I’ve had such a joyous first week in Cambodia! In the interest of time, I will do bullet points instead (apologies for no pictures):
Just finished submitting my last piece of work for my consultancy! Finally done. This experience has been rewarding, yet challenging for a number of reasons, which are better shared in person. However, what I’ll say is that this work has made me reevaluate my role as a Vietnamese American engaging in NGO and/or international development work in Vietnam and how I want to position myself in the future.
As a child of Vietnamese refugees and a part of the Southeast Asian diaspora, I was raised with a particular perspective governed by a specific historical context, but my being in Vietnam is an attempt to understand and be part of the process of healing and reconciliation. Personally, Vietnam has been such an uplifting experience, but professionally, my competency, character, and value have been questioned in unnecessary and hurtful ways—mainly stemming from the fact that I am Viet Kieu. But that experience can’t exactly be divorced from the personal aspect because my work is personal. Some people will argue that this predicament comes with the territory, that’s even expected in Vietnam, but I want to push back on that assumption and question why is that still the case and what are the implications in the long run for overseas Vietnamese who want to contribute to Vietnam in a meaningful and sustainable way. I’ll continue to ponder this…

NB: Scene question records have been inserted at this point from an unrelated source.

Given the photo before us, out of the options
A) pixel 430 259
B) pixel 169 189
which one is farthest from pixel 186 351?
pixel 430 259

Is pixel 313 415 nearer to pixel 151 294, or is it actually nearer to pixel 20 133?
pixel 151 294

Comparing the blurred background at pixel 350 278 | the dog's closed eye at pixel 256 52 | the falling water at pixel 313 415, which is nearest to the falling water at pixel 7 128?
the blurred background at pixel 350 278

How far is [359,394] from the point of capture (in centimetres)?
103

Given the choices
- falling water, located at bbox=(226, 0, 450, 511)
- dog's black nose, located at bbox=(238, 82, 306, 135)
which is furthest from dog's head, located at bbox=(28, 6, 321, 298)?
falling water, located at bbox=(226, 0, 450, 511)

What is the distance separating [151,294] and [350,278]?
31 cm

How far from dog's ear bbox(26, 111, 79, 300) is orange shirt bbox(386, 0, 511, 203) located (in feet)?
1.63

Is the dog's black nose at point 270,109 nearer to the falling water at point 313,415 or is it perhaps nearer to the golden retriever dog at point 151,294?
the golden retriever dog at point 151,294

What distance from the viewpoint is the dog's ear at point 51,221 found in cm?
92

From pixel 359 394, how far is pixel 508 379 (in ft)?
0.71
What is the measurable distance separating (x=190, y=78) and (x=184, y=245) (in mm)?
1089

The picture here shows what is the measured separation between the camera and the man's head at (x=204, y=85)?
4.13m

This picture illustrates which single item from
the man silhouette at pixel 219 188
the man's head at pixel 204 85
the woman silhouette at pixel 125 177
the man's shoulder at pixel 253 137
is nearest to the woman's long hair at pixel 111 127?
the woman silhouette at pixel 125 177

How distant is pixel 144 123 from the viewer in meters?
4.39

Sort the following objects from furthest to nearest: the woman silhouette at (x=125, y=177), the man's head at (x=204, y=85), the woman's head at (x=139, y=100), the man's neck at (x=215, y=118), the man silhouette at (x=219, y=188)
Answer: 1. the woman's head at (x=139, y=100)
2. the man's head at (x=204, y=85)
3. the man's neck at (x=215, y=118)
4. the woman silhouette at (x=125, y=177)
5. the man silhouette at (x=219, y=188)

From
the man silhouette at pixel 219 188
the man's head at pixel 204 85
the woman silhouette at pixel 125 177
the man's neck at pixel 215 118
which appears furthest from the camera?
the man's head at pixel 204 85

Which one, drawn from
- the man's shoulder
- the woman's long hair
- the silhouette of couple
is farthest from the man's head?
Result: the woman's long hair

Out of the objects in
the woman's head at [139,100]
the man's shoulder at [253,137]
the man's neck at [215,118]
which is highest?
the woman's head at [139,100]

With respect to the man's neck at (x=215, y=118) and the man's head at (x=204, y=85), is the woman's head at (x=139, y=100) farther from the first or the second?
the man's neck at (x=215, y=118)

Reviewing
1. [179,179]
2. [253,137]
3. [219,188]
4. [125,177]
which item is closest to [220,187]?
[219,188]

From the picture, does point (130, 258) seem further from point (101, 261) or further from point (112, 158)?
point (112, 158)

In any case, I am all packed to embark on my trip to Cambodia, Malaysia, and Indonesia tomorrow! While I am excited for this upcoming adventure, I was beginning to feel nostalgic about leaving Vietnam the other day. I came home from an all day workshop and joined my cousins and aunt, who were already sitting outside the house on the sidewalk—chatting, gossiping, laughing. The weather was faintly humid, but the stickiness was alleviated by a slight breeze. The sun was setting against a dusty pink sky. Other neighbors walked around and engaged in small banter. In this simplicity and surrounded by family and laughter, I began to miss Vietnam, even while still being in Vietnam.
Despite that, I’m also very looking forward to relaxation, new surprises, and self-growth on this trip, as well as finishing three books that I’ve started but have yet to finish.
Leaving India: My Family’s Journey from Five Villages to Five Continents by Minal Hajratwala
Poverty Capital: Microfinance and the Making of Development by Anaya Roy
The Art of Happiness by the Dalai Lama and Howard Cutler
I also just added the audiobook version of The Alchemist by Paulo Coelho to my ipod. With my yoga mat, running shoes, journal, and camera tripod, I think I have the right amount of tools to keep me balanced. Aside from my own self-care, what I appreciate about traveling is the opportunity to meet amazing souls along the way.
I won’t be bringing my laptop along, so no picture updates for awhile, but I’ll update my blog when I can to let you know how I’m doing!